### TASK DESCRIPTION
Copy the data word for word, keeping every line.
-- Start of MATERIAL --
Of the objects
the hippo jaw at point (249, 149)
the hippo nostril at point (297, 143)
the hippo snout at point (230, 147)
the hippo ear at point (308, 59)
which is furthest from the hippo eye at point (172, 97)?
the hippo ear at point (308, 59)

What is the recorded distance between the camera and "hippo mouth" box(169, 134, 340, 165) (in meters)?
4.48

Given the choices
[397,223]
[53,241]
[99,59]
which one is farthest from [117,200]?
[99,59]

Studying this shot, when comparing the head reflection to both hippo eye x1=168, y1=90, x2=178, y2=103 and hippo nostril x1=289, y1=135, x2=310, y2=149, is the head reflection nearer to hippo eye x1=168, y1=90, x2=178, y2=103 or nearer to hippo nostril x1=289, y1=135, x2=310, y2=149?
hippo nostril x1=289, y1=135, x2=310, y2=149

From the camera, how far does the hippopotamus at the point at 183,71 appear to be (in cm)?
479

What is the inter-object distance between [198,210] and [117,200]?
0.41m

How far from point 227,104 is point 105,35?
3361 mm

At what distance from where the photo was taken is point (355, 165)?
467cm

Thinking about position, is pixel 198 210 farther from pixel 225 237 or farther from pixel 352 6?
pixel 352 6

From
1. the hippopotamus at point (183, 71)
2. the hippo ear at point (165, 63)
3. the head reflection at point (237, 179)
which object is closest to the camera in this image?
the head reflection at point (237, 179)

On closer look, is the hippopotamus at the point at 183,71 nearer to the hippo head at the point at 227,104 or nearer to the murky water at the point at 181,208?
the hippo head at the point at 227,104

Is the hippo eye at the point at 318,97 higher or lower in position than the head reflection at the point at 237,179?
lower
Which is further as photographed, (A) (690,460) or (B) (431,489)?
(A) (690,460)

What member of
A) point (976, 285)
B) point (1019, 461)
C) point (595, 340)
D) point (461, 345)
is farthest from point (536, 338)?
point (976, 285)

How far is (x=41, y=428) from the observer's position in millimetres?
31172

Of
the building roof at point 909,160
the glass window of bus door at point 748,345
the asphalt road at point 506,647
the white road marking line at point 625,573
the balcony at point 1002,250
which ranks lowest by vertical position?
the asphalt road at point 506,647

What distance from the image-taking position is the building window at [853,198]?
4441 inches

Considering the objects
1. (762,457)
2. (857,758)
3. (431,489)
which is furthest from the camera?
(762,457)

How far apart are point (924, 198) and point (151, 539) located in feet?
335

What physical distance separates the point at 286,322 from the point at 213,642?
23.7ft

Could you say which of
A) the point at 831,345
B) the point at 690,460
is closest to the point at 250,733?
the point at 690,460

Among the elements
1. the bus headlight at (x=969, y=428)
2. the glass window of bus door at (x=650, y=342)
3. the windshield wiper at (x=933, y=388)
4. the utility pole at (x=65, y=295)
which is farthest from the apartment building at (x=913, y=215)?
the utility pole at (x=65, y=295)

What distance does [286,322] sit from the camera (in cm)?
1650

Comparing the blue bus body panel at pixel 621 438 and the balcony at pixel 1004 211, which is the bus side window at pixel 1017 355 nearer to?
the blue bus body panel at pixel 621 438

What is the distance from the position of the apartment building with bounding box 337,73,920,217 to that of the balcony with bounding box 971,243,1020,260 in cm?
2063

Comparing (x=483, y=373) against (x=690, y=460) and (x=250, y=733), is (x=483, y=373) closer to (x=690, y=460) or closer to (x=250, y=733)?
-- End of MATERIAL --
### WORKED ANSWER
Of the objects
the hippo jaw at point (249, 149)
the hippo nostril at point (297, 143)
the hippo snout at point (230, 147)
the hippo ear at point (308, 59)
which is furthest from the hippo eye at point (172, 97)?
the hippo ear at point (308, 59)

What is the recorded distance between the camera and "hippo mouth" box(169, 134, 340, 165) (in meters)?
4.48

Given the choices
[397,223]
[53,241]
[99,59]
which one is farthest from [117,200]?
[99,59]

Studying this shot, when comparing the head reflection to both hippo eye x1=168, y1=90, x2=178, y2=103 and hippo nostril x1=289, y1=135, x2=310, y2=149, is the head reflection nearer to hippo eye x1=168, y1=90, x2=178, y2=103 or nearer to hippo nostril x1=289, y1=135, x2=310, y2=149?
hippo nostril x1=289, y1=135, x2=310, y2=149

From the camera, how far does the hippopotamus at the point at 183,71 appear to be (in cm)?
479

What is the inter-object distance between [198,210] and [117,200]?
0.41m

How far from point 227,104 is point 105,35?
3361 mm

At what distance from where the photo was taken is point (355, 165)?
467cm

Thinking about position, is pixel 198 210 farther from pixel 225 237 or farther from pixel 352 6?
pixel 352 6

From
1. the hippopotamus at point (183, 71)
2. the hippo ear at point (165, 63)
3. the head reflection at point (237, 179)
which object is closest to the camera in this image?
the head reflection at point (237, 179)

On closer look, is the hippopotamus at the point at 183,71 nearer to the hippo head at the point at 227,104 or nearer to the murky water at the point at 181,208?
the hippo head at the point at 227,104

Is the hippo eye at the point at 318,97 higher or lower in position than the head reflection at the point at 237,179?
lower
Which is further as photographed, (A) (690,460) or (B) (431,489)?
(A) (690,460)

What member of
A) point (976, 285)
B) point (1019, 461)
C) point (595, 340)
D) point (461, 345)
is farthest from point (536, 338)?
point (976, 285)

How far is (x=41, y=428) from the observer's position in millimetres?
31172

Of
the building roof at point 909,160
the glass window of bus door at point 748,345
the asphalt road at point 506,647
the white road marking line at point 625,573
the balcony at point 1002,250
which ranks lowest by vertical position?
the asphalt road at point 506,647

What distance from the image-taking position is the building window at [853,198]?
4441 inches

Considering the objects
1. (762,457)
2. (857,758)
3. (431,489)
which is furthest from the camera?
(762,457)

How far apart are point (924, 198) and point (151, 539) located in feet?
335

What physical distance separates the point at 286,322 from the point at 213,642?
23.7ft

Could you say which of
A) the point at 831,345
B) the point at 690,460
is closest to the point at 250,733?
the point at 690,460

Among the elements
1. the bus headlight at (x=969, y=428)
2. the glass window of bus door at (x=650, y=342)
3. the windshield wiper at (x=933, y=388)
4. the utility pole at (x=65, y=295)
which is farthest from the apartment building at (x=913, y=215)?
the utility pole at (x=65, y=295)

What distance does [286,322] sit from the camera (in cm)?
1650

Comparing the blue bus body panel at pixel 621 438 and the balcony at pixel 1004 211, which is the bus side window at pixel 1017 355 nearer to?
the blue bus body panel at pixel 621 438

What is the distance from the position of the apartment building with bounding box 337,73,920,217 to that of the balcony with bounding box 971,243,1020,260 in cm?
2063

Comparing (x=483, y=373) against (x=690, y=460) and (x=250, y=733), is (x=483, y=373) closer to (x=690, y=460) or closer to (x=250, y=733)?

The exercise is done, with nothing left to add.